#### What the task asks
Emit only the lines from the line containing "Is select_region(880, 622, 970, 669): brown" through the last line of the entries, unchanged.

────────────────

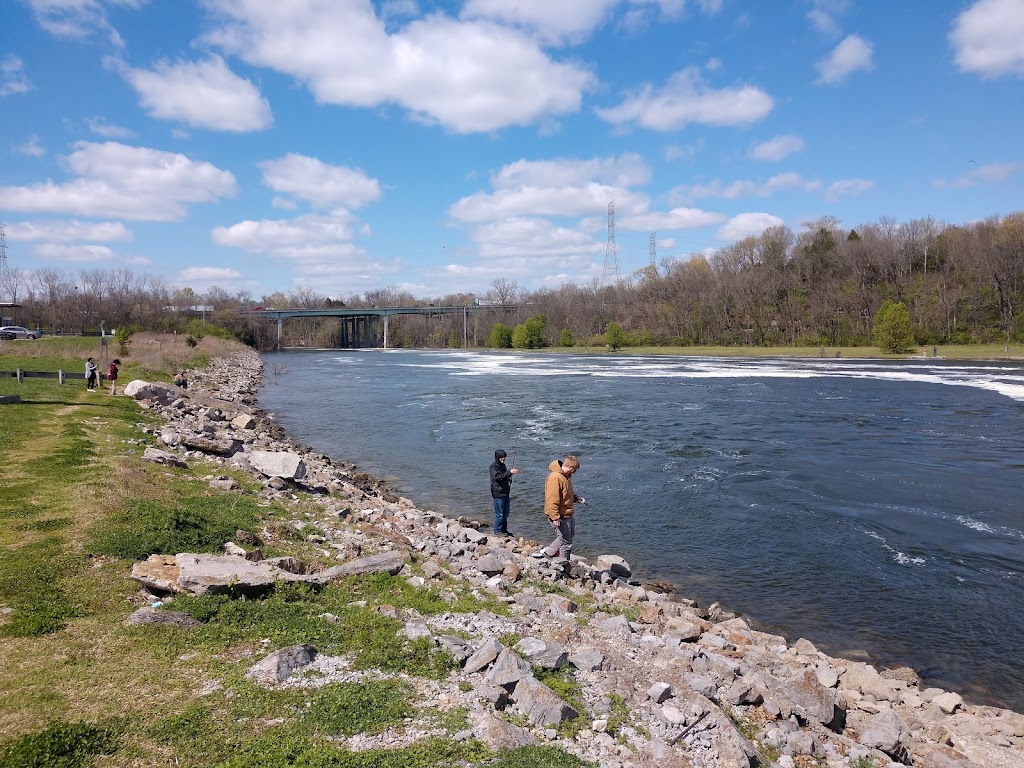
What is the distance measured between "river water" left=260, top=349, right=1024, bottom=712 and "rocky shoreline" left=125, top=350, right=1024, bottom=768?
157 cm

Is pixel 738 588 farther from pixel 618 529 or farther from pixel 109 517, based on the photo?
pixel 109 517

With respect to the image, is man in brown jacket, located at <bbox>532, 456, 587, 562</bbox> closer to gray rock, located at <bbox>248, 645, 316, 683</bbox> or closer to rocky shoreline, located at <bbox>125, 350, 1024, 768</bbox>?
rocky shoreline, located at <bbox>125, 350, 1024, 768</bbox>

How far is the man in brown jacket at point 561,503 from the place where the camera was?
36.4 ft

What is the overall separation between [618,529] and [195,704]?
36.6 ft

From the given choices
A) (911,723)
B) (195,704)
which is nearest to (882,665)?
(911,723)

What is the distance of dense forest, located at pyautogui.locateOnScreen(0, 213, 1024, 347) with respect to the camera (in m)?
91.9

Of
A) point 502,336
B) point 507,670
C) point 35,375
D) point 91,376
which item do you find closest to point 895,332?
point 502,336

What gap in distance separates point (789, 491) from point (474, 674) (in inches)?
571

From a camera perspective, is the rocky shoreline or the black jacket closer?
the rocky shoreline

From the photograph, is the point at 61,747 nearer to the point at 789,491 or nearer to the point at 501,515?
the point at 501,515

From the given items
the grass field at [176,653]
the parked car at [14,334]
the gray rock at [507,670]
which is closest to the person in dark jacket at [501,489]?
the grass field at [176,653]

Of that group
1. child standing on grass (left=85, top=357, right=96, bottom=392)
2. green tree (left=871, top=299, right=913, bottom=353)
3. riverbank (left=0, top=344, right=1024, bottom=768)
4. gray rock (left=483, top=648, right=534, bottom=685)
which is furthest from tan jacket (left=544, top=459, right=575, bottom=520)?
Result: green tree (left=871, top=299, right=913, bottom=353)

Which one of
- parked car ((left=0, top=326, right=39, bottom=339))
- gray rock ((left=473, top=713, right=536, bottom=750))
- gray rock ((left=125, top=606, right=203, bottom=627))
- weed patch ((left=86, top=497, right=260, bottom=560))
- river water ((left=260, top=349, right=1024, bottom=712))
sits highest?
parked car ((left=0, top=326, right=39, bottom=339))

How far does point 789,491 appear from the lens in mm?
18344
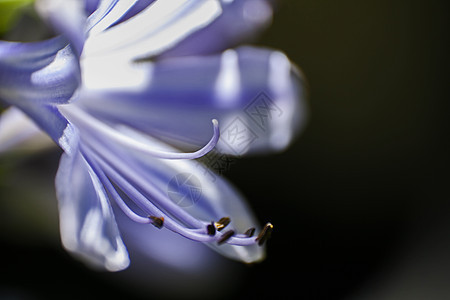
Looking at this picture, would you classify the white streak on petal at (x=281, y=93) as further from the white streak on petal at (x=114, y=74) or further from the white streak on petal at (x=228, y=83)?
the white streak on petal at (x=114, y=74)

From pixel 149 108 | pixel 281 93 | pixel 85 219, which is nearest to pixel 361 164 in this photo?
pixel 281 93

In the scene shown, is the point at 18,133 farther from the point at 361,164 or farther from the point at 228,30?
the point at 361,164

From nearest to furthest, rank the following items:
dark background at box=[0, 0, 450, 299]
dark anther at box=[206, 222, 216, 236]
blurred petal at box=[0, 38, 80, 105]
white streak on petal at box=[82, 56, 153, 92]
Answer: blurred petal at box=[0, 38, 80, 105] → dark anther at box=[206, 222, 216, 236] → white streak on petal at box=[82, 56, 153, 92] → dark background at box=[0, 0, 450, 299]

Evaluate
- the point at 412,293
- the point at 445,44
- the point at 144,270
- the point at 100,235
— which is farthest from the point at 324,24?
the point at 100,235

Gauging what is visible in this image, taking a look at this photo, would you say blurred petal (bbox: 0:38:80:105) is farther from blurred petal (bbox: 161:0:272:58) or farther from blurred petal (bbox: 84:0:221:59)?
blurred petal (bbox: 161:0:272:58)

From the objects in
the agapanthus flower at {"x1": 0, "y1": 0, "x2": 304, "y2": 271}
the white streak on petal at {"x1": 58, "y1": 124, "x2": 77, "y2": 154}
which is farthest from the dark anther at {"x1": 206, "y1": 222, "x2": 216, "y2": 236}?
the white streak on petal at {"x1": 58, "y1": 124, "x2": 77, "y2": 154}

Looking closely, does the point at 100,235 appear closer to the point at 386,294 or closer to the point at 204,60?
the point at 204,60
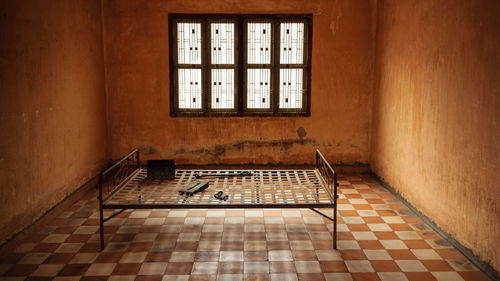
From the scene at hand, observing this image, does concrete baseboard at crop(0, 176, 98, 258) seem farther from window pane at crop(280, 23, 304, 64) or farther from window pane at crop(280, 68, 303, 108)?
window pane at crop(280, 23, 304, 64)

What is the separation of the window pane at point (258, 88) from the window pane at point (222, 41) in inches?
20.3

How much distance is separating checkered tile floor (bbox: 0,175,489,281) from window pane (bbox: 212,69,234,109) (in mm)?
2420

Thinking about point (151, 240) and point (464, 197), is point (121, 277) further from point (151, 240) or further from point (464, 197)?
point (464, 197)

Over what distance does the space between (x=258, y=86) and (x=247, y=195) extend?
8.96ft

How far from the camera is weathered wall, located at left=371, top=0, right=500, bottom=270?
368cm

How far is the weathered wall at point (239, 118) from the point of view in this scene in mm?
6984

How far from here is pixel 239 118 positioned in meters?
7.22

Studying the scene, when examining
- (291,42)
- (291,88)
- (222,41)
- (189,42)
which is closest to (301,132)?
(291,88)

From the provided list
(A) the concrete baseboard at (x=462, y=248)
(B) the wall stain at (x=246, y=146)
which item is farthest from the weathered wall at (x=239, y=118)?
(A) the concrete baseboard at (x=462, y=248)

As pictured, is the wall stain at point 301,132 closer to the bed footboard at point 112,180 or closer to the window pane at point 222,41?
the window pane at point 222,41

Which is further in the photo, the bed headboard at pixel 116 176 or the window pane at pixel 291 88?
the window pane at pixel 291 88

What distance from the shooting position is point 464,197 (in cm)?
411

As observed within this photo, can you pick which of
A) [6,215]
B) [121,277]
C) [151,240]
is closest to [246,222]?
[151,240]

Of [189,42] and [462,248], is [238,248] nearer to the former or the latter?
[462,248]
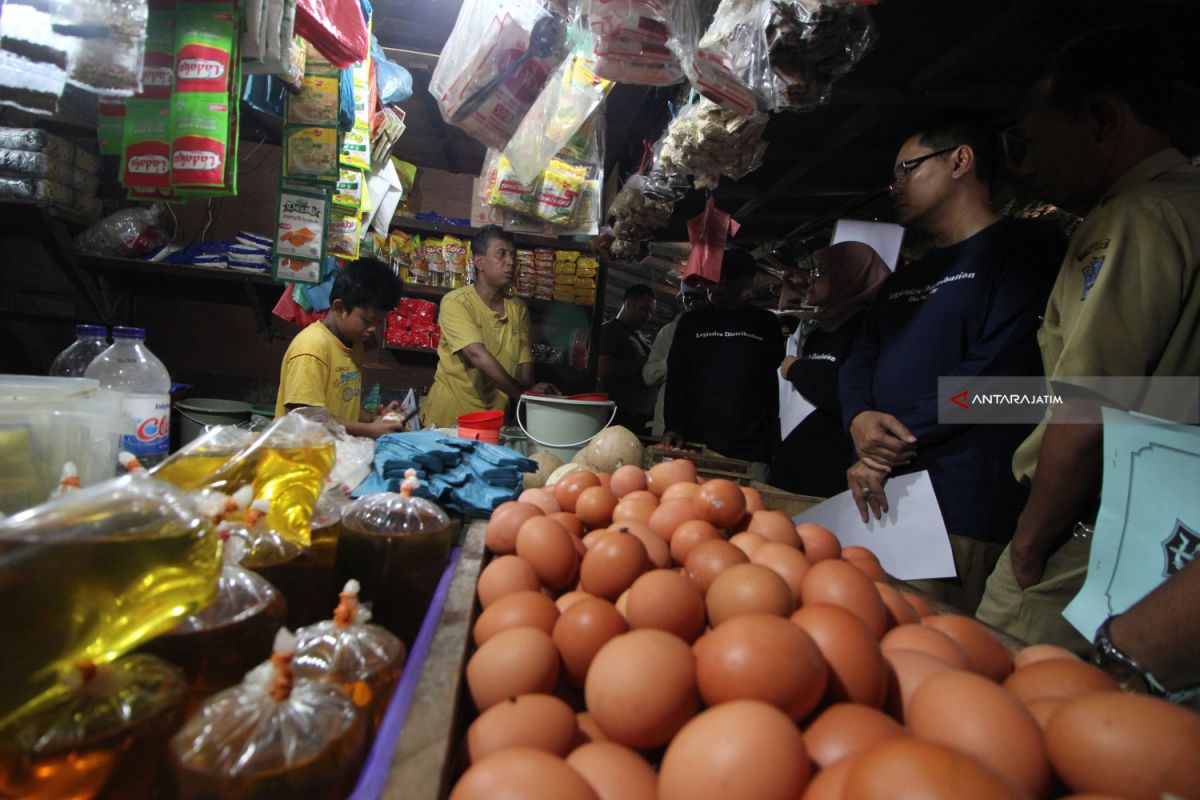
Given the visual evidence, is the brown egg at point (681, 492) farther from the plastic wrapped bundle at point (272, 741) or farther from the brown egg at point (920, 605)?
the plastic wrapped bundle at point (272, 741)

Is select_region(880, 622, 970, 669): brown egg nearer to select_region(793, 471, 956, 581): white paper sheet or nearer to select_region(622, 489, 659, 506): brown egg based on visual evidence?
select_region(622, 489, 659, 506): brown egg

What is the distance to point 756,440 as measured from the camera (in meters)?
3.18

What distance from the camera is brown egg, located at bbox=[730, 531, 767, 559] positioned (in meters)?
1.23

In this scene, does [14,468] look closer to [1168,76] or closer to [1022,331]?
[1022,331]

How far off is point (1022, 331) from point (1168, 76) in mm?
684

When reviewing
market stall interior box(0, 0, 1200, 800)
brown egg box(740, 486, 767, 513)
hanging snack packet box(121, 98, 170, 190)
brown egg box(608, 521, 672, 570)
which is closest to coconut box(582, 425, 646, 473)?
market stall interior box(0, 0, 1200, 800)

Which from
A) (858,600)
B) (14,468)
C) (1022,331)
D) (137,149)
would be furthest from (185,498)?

────────────────

#### Complete response
Is select_region(880, 622, 970, 669): brown egg nearer to select_region(793, 471, 956, 581): white paper sheet or nearer to select_region(622, 489, 659, 506): brown egg based on visual evidence?
select_region(622, 489, 659, 506): brown egg

What is the distance to point 756,440 as measured from the camera (in meters)?
3.18

What distance from the camera is brown egg, located at bbox=[730, 531, 767, 559] positioned (in meters)?
1.23

In this scene, does [14,468] look closer to [1168,76] or closer to [1022,331]?
[1022,331]

How far off is point (1022, 331) from point (1168, 76) in mm?
684

When reviewing
market stall interior box(0, 0, 1200, 800)
brown egg box(740, 486, 767, 513)
hanging snack packet box(121, 98, 170, 190)
brown egg box(608, 521, 672, 570)
which is closest to coconut box(582, 425, 646, 473)?
market stall interior box(0, 0, 1200, 800)

Which from
A) (858,600)
B) (14,468)
C) (1022,331)
D) (137,149)
would be furthest from (185,498)?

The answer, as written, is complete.